- Problem to solve -
Rewrite the material below, replacing every instance of "wood plank" with "wooden board" and keeping everything else unchanged. Omit the pictures from your answer.

Spatial question records:
- - -

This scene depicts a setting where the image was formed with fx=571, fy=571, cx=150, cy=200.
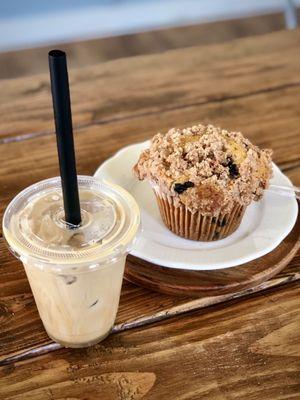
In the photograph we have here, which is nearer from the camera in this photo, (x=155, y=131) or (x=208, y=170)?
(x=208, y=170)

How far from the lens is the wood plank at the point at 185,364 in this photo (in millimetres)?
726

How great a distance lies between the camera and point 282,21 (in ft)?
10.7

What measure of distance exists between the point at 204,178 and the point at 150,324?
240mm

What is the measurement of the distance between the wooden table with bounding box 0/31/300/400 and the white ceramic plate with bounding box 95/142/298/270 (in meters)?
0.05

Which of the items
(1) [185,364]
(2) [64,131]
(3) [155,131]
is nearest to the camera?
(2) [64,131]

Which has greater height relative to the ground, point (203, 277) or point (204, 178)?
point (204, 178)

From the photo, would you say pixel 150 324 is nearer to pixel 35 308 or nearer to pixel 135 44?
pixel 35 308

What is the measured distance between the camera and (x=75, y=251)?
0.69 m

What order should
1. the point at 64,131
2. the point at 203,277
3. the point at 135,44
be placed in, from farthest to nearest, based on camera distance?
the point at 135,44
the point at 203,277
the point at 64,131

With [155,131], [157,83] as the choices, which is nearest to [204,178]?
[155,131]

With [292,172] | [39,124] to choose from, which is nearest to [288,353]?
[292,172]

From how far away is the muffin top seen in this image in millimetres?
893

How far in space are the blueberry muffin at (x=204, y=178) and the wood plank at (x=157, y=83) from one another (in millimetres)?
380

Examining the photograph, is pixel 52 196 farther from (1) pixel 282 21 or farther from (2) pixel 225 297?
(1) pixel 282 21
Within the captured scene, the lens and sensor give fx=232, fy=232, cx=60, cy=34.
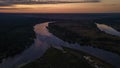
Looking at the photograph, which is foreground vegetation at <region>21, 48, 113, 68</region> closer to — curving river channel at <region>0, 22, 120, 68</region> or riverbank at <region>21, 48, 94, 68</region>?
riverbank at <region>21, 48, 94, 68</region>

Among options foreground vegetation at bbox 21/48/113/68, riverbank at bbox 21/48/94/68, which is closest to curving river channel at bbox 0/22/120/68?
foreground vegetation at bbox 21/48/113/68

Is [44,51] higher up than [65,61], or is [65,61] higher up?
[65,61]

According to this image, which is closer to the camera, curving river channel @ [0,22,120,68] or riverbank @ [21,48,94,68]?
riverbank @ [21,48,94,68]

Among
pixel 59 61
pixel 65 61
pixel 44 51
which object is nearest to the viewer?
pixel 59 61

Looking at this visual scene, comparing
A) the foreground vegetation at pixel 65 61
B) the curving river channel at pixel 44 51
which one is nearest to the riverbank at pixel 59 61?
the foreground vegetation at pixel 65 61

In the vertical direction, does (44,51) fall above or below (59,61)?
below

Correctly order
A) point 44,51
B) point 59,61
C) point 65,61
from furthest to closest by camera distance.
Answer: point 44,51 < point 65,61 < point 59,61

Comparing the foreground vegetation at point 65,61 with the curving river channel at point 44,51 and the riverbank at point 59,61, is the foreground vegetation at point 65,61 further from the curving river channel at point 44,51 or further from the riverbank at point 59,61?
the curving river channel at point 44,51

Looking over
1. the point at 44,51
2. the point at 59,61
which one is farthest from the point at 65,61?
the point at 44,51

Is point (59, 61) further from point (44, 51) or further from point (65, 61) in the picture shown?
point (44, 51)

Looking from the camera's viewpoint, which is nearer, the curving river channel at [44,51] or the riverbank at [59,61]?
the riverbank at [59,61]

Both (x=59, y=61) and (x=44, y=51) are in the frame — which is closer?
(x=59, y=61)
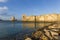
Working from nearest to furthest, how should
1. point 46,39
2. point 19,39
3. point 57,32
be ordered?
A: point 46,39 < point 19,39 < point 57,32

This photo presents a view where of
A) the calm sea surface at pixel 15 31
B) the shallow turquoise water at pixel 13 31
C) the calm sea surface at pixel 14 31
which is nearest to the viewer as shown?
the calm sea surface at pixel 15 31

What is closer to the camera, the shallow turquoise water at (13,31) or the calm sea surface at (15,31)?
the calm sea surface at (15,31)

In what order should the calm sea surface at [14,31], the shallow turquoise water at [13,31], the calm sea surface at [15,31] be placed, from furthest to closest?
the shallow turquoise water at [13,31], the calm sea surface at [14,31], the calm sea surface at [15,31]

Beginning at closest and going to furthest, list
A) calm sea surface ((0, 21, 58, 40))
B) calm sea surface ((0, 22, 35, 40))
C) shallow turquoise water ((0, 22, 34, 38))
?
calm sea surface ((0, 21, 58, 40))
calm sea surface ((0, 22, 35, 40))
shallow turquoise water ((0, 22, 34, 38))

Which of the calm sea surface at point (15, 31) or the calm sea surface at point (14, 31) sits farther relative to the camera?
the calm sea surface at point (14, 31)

- - -

- Response to the exercise -
This scene depicts a setting where the image was formed with fx=571, fy=571, cx=150, cy=200.
In the photograph we have here, which is nearer from the camera in this photo, (x=155, y=131) or (x=208, y=170)?
(x=208, y=170)

How far from the lens is the wooden board at the point at 185,364 in this photo (in millimetres)?
726

How great a distance lies between the camera and point 282,21 (in ft)?
10.7

What measure of distance exists between the point at 204,178 and the point at 150,324?
240mm

What is the measurement of the distance between the wooden table with bounding box 0/31/300/400 and the white ceramic plate with bounding box 95/142/298/270 (in meters)?
0.05

Which of the items
(1) [185,364]
(2) [64,131]
(3) [155,131]
is nearest to the camera?
(2) [64,131]

Which has greater height relative to the ground, point (203, 277) or point (204, 178)?
point (204, 178)

From the photo, would you say pixel 150 324 is nearer to pixel 35 308 or nearer to pixel 135 44?
pixel 35 308

What is the measured distance between the camera and (x=75, y=251)?
0.69 m

What order should
1. the point at 64,131
2. the point at 203,277
3. the point at 135,44
be placed in, from farthest to nearest, based on camera distance?
the point at 135,44
the point at 203,277
the point at 64,131

With [155,131], [157,83] as the choices, which is nearest to [204,178]?
[155,131]

With [292,172] | [39,124] to choose from, which is nearest to [288,353]?
[292,172]

From how far away is the muffin top seen in this image in millimetres?
893

How far in space are the blueberry muffin at (x=204, y=178) and the wooden board at (x=157, y=83) from one another (in millimetres)?
380

Examining the photograph, is pixel 52 196 farther from (1) pixel 282 21 or farther from (2) pixel 225 297?
(1) pixel 282 21
Within the captured scene, the lens and sensor give fx=232, fy=232, cx=60, cy=34.
Looking at the photograph, which is foreground vegetation at <region>21, 48, 113, 68</region> closer to — curving river channel at <region>0, 22, 120, 68</region> or riverbank at <region>21, 48, 94, 68</region>?
riverbank at <region>21, 48, 94, 68</region>

Among options foreground vegetation at bbox 21/48/113/68, riverbank at bbox 21/48/94/68, which is closest to curving river channel at bbox 0/22/120/68?
foreground vegetation at bbox 21/48/113/68

Is [44,51] higher up than [65,61], or is [65,61] higher up?
[65,61]

According to this image, which is closer to the camera, curving river channel @ [0,22,120,68] or riverbank @ [21,48,94,68]?
riverbank @ [21,48,94,68]

Among
pixel 59 61
pixel 65 61
pixel 44 51
which object is nearest to the viewer?
pixel 59 61

Looking at this visual scene, comparing
A) the foreground vegetation at pixel 65 61
B) the curving river channel at pixel 44 51
which one is nearest to the riverbank at pixel 59 61?
the foreground vegetation at pixel 65 61

In the vertical direction, does (44,51) fall above or below (59,61)?
below

Correctly order
A) point 44,51
B) point 59,61
C) point 65,61
from furthest to closest by camera distance.
Answer: point 44,51 < point 65,61 < point 59,61

Comparing the foreground vegetation at point 65,61 with the curving river channel at point 44,51 and the riverbank at point 59,61, is the foreground vegetation at point 65,61 further from the curving river channel at point 44,51 or further from the riverbank at point 59,61?
the curving river channel at point 44,51

Looking over
1. the point at 44,51
2. the point at 59,61
which one is farthest from the point at 65,61?
the point at 44,51

Is point (59, 61) further from point (44, 51) or further from point (65, 61) in the picture shown?
point (44, 51)

Looking from the camera's viewpoint, which is nearer, the curving river channel at [44,51] or the riverbank at [59,61]?
the riverbank at [59,61]

Both (x=59, y=61) and (x=44, y=51) are in the frame — which is closer?
(x=59, y=61)
Working from nearest to furthest, how should
1. point 46,39
2. point 19,39
3. point 57,32
be ordered?
A: point 46,39 < point 19,39 < point 57,32

This photo presents a view where of
A) the calm sea surface at pixel 15 31
B) the shallow turquoise water at pixel 13 31
C) the calm sea surface at pixel 14 31
which is nearest to the viewer as shown?
the calm sea surface at pixel 15 31

What is closer to the camera, the shallow turquoise water at (13,31) or the calm sea surface at (15,31)?
the calm sea surface at (15,31)

In what order should the calm sea surface at [14,31], the shallow turquoise water at [13,31], the calm sea surface at [15,31] be placed, from furthest to closest?
the shallow turquoise water at [13,31], the calm sea surface at [14,31], the calm sea surface at [15,31]

Beginning at closest and going to furthest, list
A) calm sea surface ((0, 21, 58, 40))
B) calm sea surface ((0, 22, 35, 40))
C) shallow turquoise water ((0, 22, 34, 38))
?
calm sea surface ((0, 21, 58, 40))
calm sea surface ((0, 22, 35, 40))
shallow turquoise water ((0, 22, 34, 38))

Which of the calm sea surface at point (15, 31) or the calm sea surface at point (14, 31) sits farther relative to the camera?
the calm sea surface at point (14, 31)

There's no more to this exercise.